Sólo cuando estamos sinceramente convencidos de no tener nada presentable, entonces podemos presentarnos ante  Dios. Se diría que Él tiene una cierta simpatía por aquellos que, golpeándose el pecho, le hacen una señal de que tienen ganas de volver a empezar. Éstos podíamos ser nosotros.     

 Creo que lo del Fariseo y el Publicano, es nuestro particular “ying-yang”  judeocristiano. Reconocernos en esos espejos, retratados como tal, es un principio.
(Es como saber que por las fechas y el devenir del otoño, nuestra pastoral debe ser de la salud, porque se está rifando que alguno de nosotros caiga enfermo. NOS PONEMOS EN MANOS DE DIOS. Así que… ¡SALUD y ÁNIMO!

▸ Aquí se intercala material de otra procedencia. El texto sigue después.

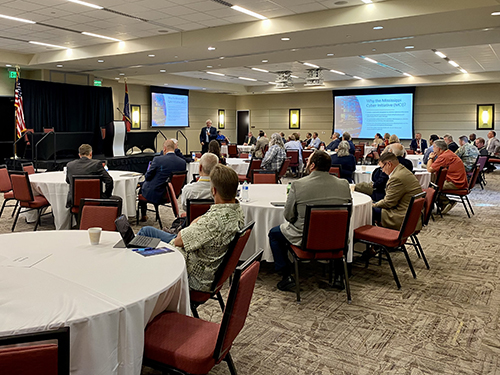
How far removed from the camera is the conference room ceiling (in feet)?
24.1

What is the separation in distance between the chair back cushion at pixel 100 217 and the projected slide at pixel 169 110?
1607 cm

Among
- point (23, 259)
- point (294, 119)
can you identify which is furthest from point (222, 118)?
point (23, 259)

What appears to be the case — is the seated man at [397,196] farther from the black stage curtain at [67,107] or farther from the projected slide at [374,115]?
the projected slide at [374,115]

 DE SEMILLAS Y TOREROS.    
  


Quiero ser maceta.
Lugar,
Grial,
lagar,
ciencia.
Polvo y tierra.

Quiero ser semilla.
Diminuta,
resistente,
disconforme,
fuerte.
Recuerdo y primavera.

Quiero ser cuerda.
Lazo,
abrazo,
tejido,
esparto,
lana.

Quiero ser planta.
Raíz,
tocón,
enredadera,
memoria de árbol,  
brizna de hierba.

Quiero ser bote.
Sin tapa,
sin tapujos,
sin etiqueta,
sin caducidad.
¡Abierto! YA ME LLENARÁS.
Quiero ser brote.
Memoria,
vida,
conciencia.
primicia.
Pérdida y salida.

Quiero ser lote.
Cesta,
suerte,
dulce,
licor,
Amor y fiesta.

Quiero ser fuente.
Patio,
pozo,
corriente.
Riego.
Riesgo y sombra.

Quiero ser plaza.
Puerta,
capilla,
cielo.
Verónica.
Estatuario y faena.



Desde el ruedo de la FE, para todas las cuadrillas, los maestros, los artistas, las figuras.
Que no se nos olvide ser albero o sus círculos concéntricos, donde una vez somos la arena y otra la cal. Toreros/semillas, siempre dispuestos, entregados, con oficio, para lidiar el toro que nos echen, para y por los demás. ¡AMÉN!